Short web captions:
────────────────────
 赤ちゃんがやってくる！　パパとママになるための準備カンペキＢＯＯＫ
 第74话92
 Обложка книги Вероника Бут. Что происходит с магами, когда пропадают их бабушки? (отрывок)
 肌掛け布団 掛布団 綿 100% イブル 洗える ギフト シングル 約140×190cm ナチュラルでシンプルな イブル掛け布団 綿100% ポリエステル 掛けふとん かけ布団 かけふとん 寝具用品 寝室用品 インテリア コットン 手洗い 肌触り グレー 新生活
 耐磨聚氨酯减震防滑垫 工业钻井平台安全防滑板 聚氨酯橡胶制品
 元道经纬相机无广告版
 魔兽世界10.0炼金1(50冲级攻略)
────────────────────
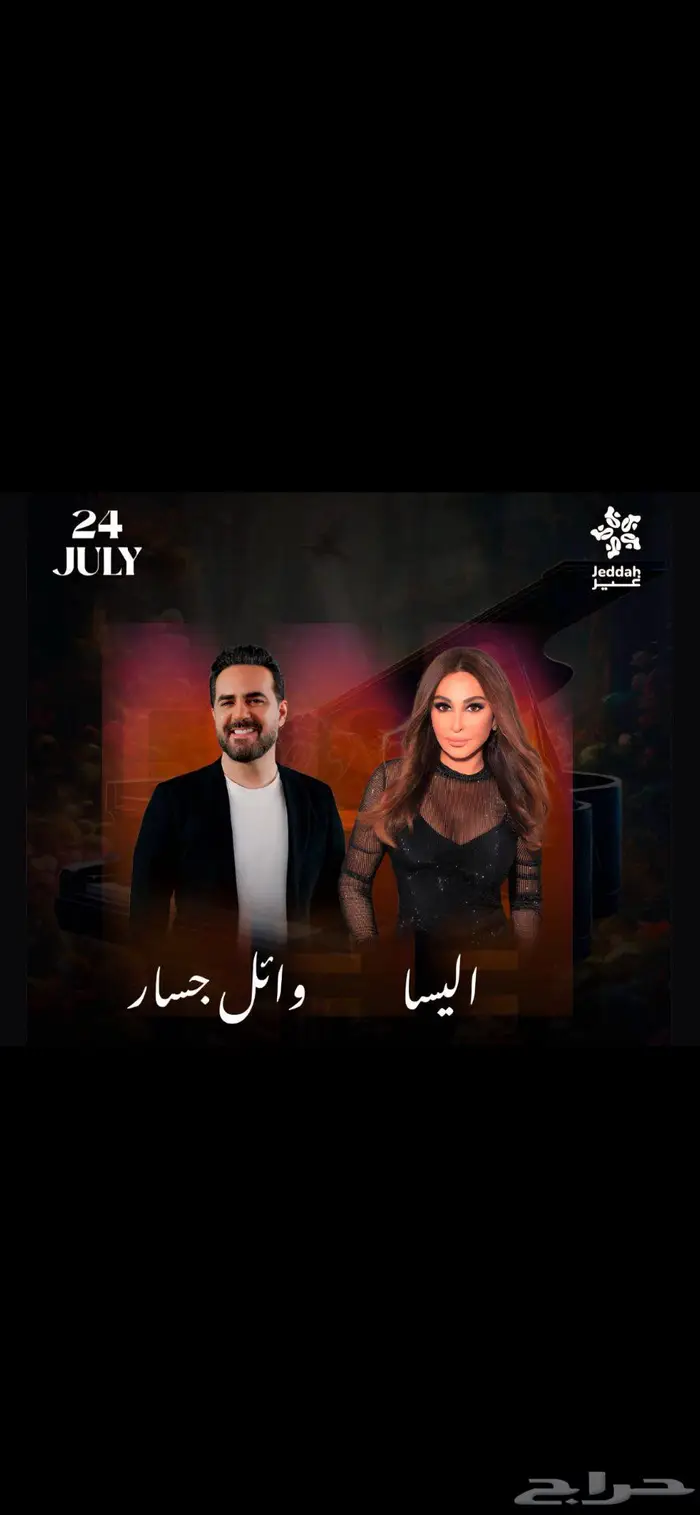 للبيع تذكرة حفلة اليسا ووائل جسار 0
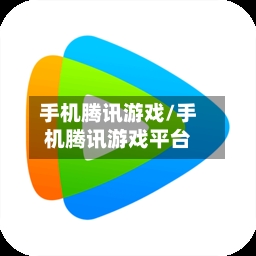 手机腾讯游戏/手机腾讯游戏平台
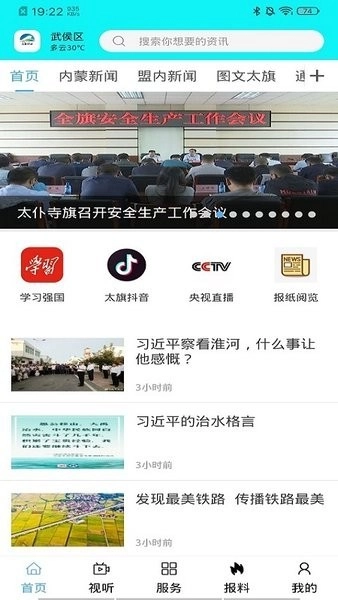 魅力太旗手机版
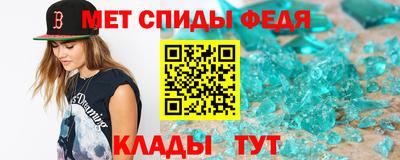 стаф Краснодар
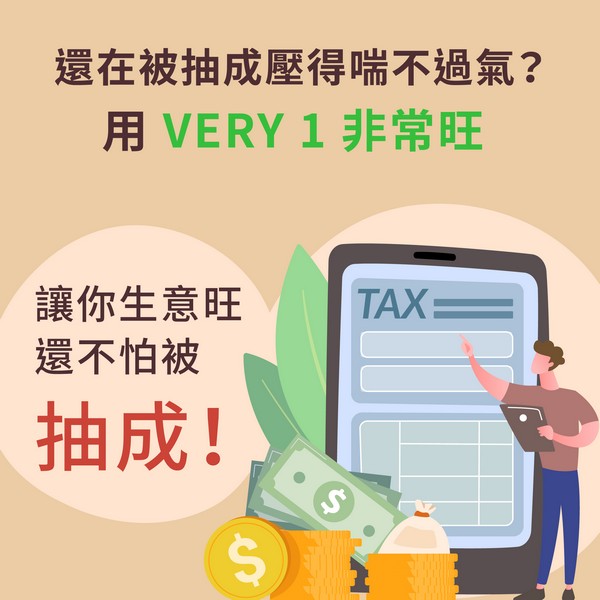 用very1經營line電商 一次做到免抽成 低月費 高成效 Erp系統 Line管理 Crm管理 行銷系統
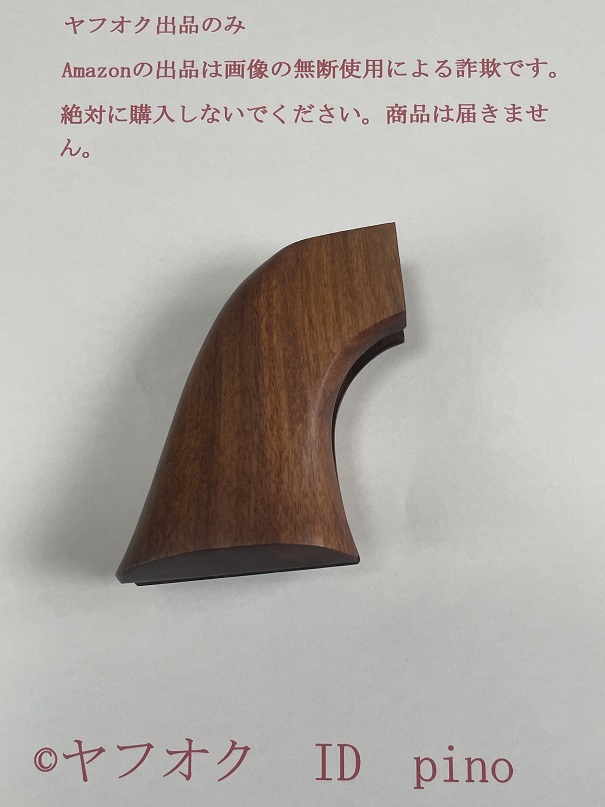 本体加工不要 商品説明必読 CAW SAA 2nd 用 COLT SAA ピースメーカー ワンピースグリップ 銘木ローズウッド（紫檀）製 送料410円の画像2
────────────────────
[WORK INSTRUCTIONS]: Using the entries above, return exactly the lines from the line with "耐磨聚氨酯减震防滑垫 工业钻井平台安全防滑板 聚氨酯橡胶制品" to the line with "魔兽世界10.0炼金1(50冲级攻略)", counting both of those lines.

[RESPONSE TO THIS EXERCISE]:
 耐磨聚氨酯减震防滑垫 工业钻井平台安全防滑板 聚氨酯橡胶制品
 元道经纬相机无广告版
 魔兽世界10.0炼金1(50冲级攻略)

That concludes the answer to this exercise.